Retype exactly the lines that run from the line with "stain = Giemsa" to the final line of the entries, keeping both ends and nothing else.

**Data items**
+++
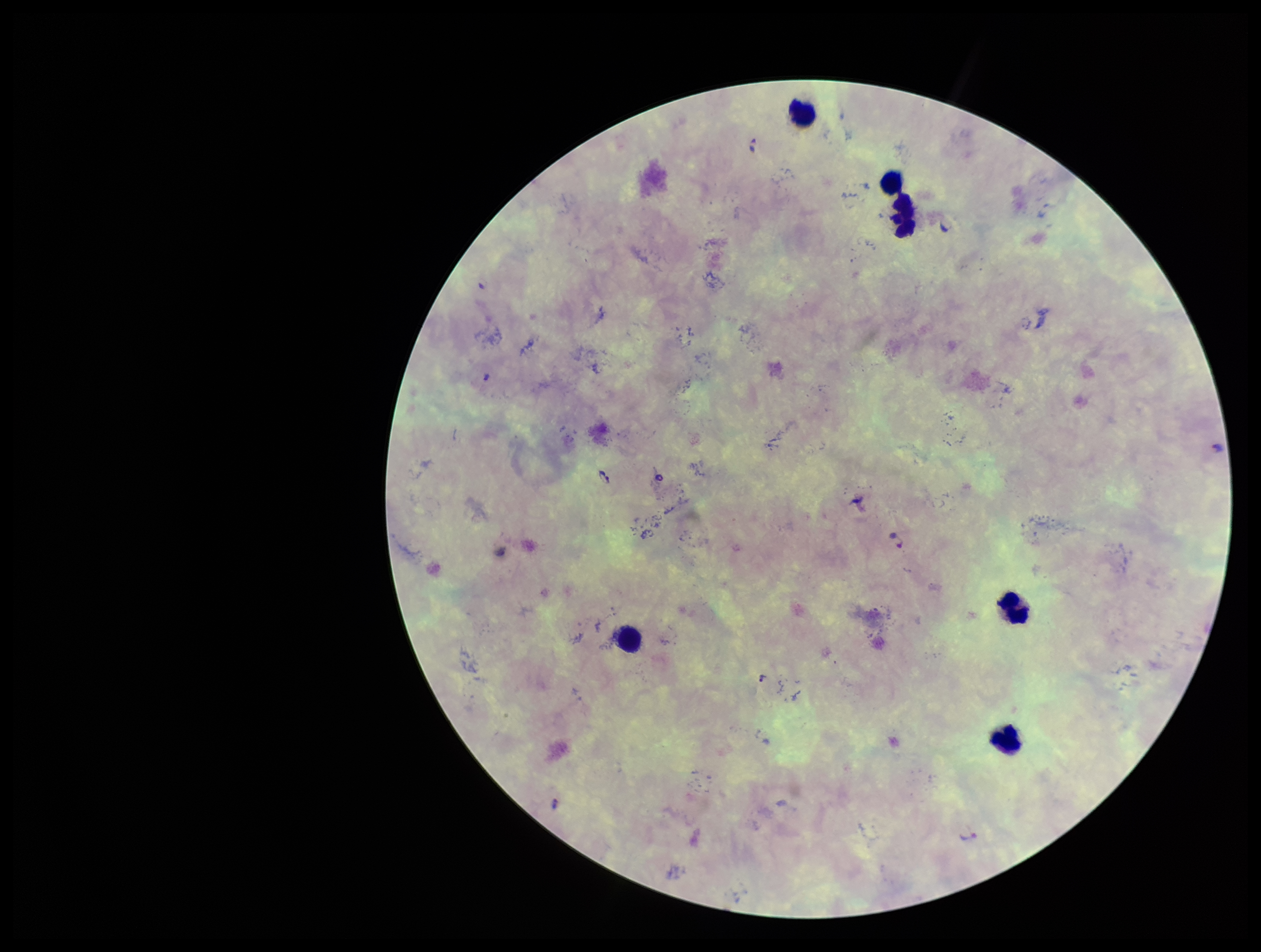
leukocyte count = 6
field of view = one from this slide
stain = Giemsa
capture = smartphone photograph through the microscope eyepiece
species reported for this patient = Plasmodium falciparum
Plasmodium parasites = detected
patient malaria status = infected
preparation = thick
image size = 1261×952 pixels
parasite count = 2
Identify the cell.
+++
**Output below**
stain = Giemsa
capture = smartphone photograph through the microscope eyepiece
species reported for this patient = Plasmodium falciparum
Plasmodium parasites = detected
patient malaria status = infected
preparation = thick
image size = 1261×952 pixels
parasite count = 2
Identify the cell.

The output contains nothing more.